L’objectif était simple mais ambitieux : permettre aux inspecteurs de s’exercer à leur métier avant d’être confrontés à des situations sensibles ou à haut risque dans le monde réel.
Comme l’a expliqué Olena Vazhynska, responsable de l’activité au sein de l’Unité Protection sociale,gouvernance et tripartisme :
« Pensez à un pilote qui écrase l'avion plusieurs fois dans un simulateur avant de voler pour de vrai. Voilà notre logique. »
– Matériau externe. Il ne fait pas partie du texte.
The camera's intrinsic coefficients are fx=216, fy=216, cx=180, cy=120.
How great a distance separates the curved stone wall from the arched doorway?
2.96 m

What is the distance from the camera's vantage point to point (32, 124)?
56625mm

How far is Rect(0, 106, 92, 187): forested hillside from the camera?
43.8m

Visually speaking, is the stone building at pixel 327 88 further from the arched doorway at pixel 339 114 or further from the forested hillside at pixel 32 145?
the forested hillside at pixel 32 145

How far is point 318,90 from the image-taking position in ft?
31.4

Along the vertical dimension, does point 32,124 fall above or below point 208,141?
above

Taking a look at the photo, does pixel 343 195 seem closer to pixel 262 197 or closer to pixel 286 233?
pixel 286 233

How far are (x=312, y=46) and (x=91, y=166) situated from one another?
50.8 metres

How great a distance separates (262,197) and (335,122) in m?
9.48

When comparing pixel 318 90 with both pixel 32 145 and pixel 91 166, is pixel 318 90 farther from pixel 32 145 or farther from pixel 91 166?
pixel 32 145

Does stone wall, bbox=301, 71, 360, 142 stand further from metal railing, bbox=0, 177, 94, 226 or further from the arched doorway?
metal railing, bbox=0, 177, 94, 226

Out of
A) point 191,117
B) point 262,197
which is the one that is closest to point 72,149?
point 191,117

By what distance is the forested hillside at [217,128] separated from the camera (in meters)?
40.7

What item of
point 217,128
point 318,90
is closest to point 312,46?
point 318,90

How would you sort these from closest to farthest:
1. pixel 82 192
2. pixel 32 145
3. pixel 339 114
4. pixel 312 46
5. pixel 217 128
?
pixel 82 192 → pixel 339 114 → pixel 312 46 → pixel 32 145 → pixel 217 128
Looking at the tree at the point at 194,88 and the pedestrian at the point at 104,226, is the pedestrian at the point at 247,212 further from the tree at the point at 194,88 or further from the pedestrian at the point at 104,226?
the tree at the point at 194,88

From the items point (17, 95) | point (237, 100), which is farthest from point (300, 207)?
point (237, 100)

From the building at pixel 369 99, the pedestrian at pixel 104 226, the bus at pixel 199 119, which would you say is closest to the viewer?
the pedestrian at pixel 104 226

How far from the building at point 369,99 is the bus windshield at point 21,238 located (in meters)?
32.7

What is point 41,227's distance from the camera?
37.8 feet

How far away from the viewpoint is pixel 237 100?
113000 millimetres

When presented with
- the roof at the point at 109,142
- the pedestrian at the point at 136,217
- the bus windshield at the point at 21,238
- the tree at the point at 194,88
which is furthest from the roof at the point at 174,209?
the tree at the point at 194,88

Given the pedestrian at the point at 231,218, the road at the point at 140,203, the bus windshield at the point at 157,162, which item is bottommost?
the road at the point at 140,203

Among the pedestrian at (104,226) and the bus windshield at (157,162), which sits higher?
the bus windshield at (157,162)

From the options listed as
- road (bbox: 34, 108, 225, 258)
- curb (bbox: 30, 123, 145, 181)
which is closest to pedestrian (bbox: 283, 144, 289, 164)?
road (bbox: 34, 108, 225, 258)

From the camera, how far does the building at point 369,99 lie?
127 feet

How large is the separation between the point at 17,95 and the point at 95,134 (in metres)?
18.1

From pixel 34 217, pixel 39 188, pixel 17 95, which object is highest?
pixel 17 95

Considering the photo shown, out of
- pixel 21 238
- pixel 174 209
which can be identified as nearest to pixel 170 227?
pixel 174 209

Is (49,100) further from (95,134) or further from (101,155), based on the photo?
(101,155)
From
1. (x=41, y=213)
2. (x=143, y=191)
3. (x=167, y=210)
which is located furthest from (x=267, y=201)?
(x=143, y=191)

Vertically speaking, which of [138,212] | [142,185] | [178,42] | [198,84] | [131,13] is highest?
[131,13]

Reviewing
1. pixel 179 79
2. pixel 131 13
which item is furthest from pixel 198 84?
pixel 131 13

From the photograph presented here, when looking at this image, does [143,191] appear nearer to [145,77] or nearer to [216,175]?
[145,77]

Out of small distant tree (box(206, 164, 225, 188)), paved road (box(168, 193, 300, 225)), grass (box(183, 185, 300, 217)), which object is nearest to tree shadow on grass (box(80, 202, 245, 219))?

Pendant deux semaines, les inspecteurs ont évolué dans trois univers différents — un accident sur un chantier de construction, une chaîne d’approvisionnement agricole informelle et un hôpital confronté à des risques psychosociaux — chacun conçu pour refléter la complexité, l’urgence et l’incertitude propres aux inspections réelles.
L’inspection du travail est l’une des fonctions publiques les plus complexes et exigeantes dans le monde du travail. Les inspecteurs doivent faire respecter un mandat vaste et en constante évolution, notamment :
les principes généraux de l’inspection du travail ;
les principes et droits fondamentaux au travail — travail des enfants, travail forcé, sécurité et santé au travail, non-discrimination et liberté syndicale ;
la sécurité et la santé dans des secteurs tels que la construction, l’agriculture, les mines et l’industrie manufacturière ;
l’enquête sur les accidents et maladies professionnels ;
la conformité dans les nouvelles formes d’emploi ;
et les approches de formalisation dans les économies informelles.
Concrètement, cela signifie intervenir dans des environnements imprévisibles, parfois dangereux, souvent chargés d’émotion, et toujours ancrés dans des réalités humaines et des moyens de subsistance.
Les inspections peuvent avoir lieu un jour dans une usine, le lendemain dans une exploitation agricole isolée, puis dans un service hospitalier.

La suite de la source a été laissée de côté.